EXERCISE PROMPT:
Give back every entry exactly as it is written, but not the pictures.

Stored data entries:
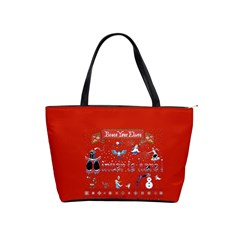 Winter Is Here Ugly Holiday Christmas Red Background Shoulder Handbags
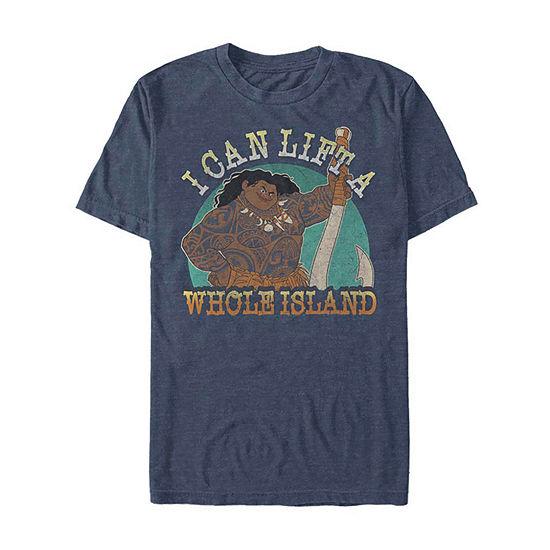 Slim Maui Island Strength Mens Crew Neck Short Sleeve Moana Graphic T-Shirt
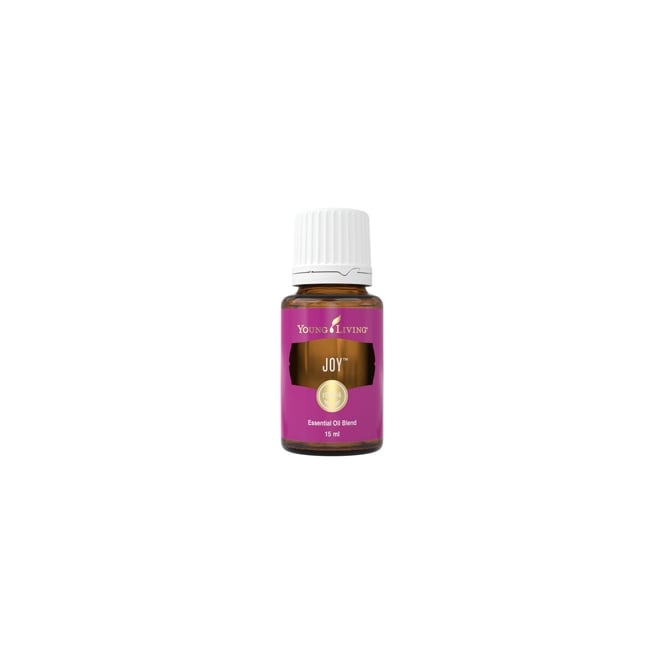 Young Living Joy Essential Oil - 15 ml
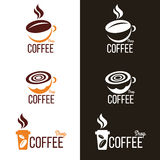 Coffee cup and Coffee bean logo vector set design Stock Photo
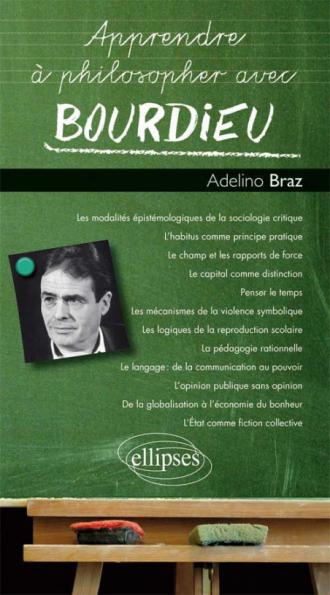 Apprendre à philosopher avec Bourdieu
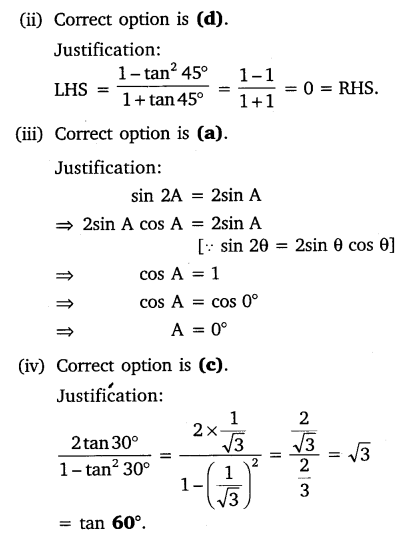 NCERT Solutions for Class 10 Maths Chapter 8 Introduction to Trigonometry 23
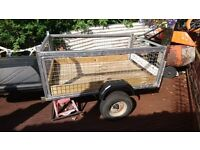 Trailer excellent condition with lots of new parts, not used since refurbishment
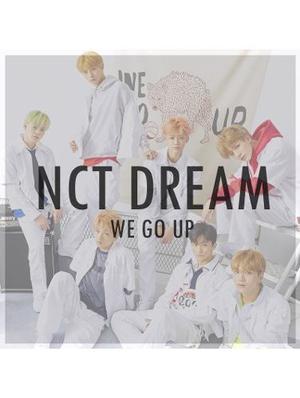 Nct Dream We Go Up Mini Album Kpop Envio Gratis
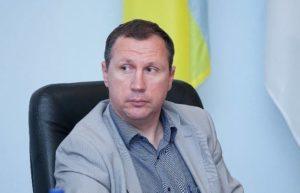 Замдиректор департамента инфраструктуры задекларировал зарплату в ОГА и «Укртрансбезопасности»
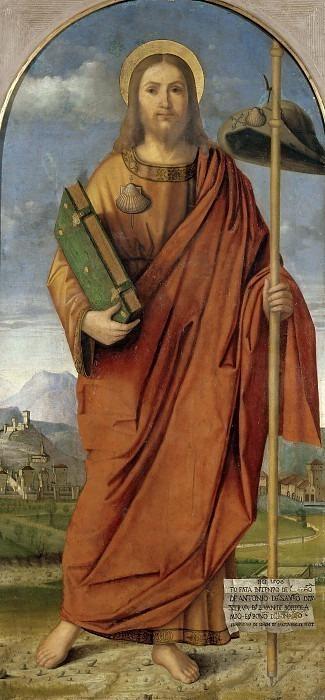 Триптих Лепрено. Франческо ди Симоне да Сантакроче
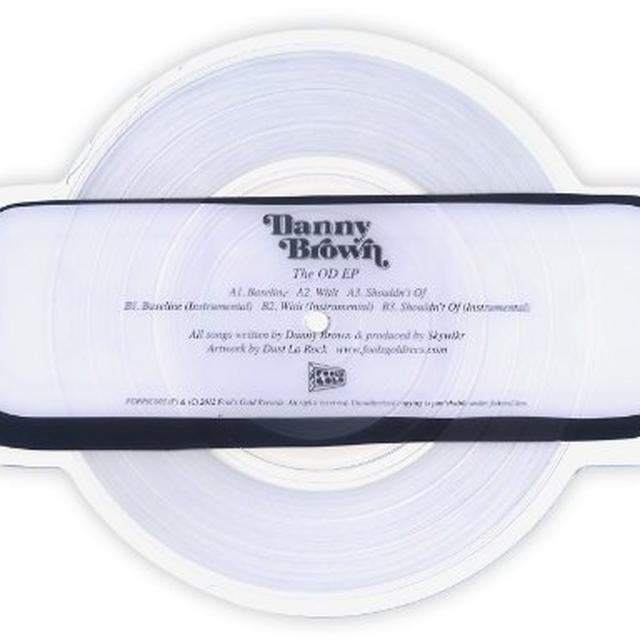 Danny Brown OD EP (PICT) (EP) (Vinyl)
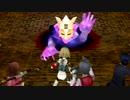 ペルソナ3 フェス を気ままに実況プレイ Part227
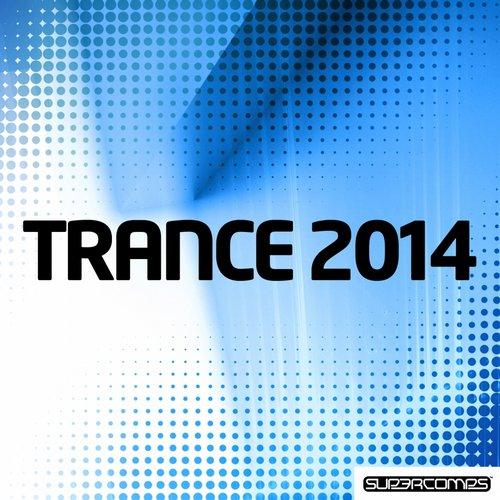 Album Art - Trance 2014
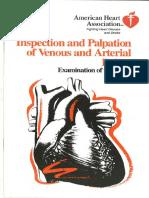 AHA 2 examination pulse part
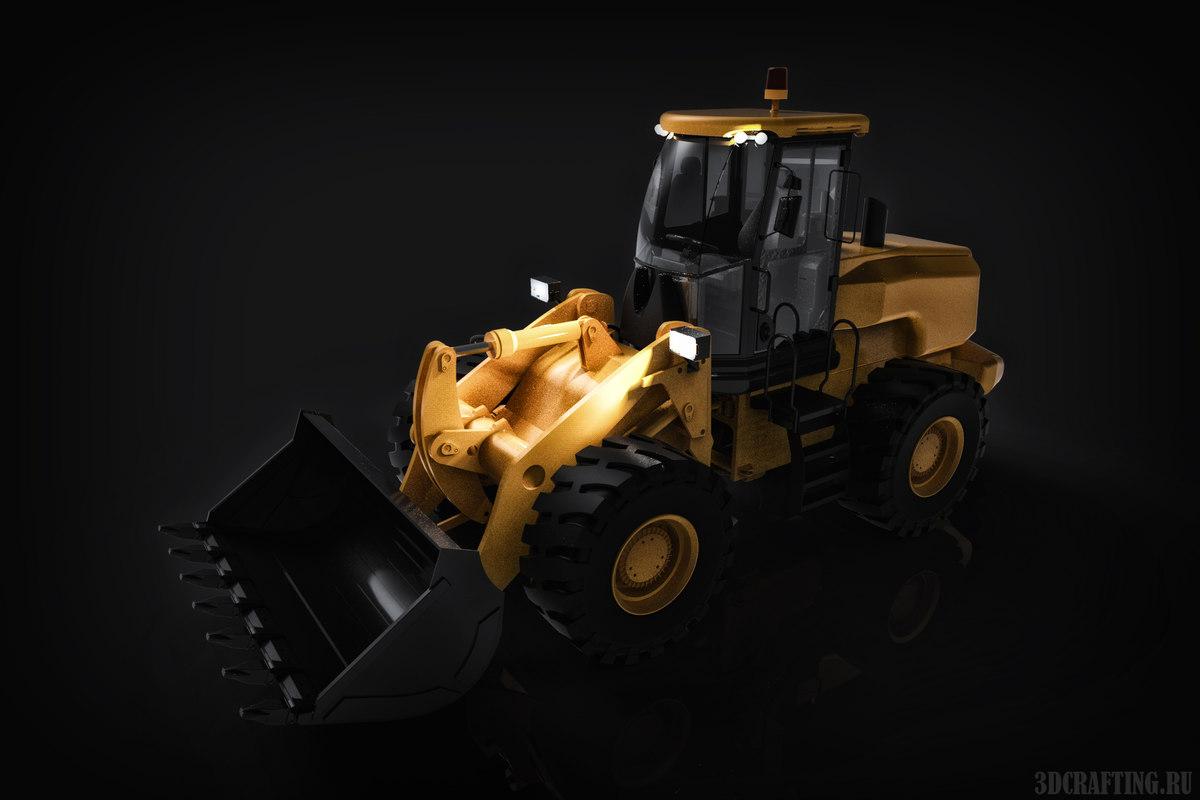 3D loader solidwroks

RESPONSE:
 Winter Is Here Ugly Holiday Christmas Red Background Shoulder Handbags
 Slim Maui Island Strength Mens Crew Neck Short Sleeve Moana Graphic T-Shirt
 Young Living Joy Essential Oil - 15 ml
 Coffee cup and Coffee bean logo vector set design Stock Photo
 Apprendre à philosopher avec Bourdieu
 NCERT Solutions for Class 10 Maths Chapter 8 Introduction to Trigonometry 23
 Trailer excellent condition with lots of new parts, not used since refurbishment
 Nct Dream We Go Up Mini Album Kpop Envio Gratis
 Замдиректор департамента инфраструктуры задекларировал зарплату в ОГА и «Укртрансбезопасности»
 Триптих Лепрено. Франческо ди Симоне да Сантакроче
 Danny Brown OD EP (PICT) (EP) (Vinyl)
 ペルソナ3 フェス を気ままに実況プレイ Part227
 Album Art - Trance 2014
 AHA 2 examination pulse part
 3D loader solidwroks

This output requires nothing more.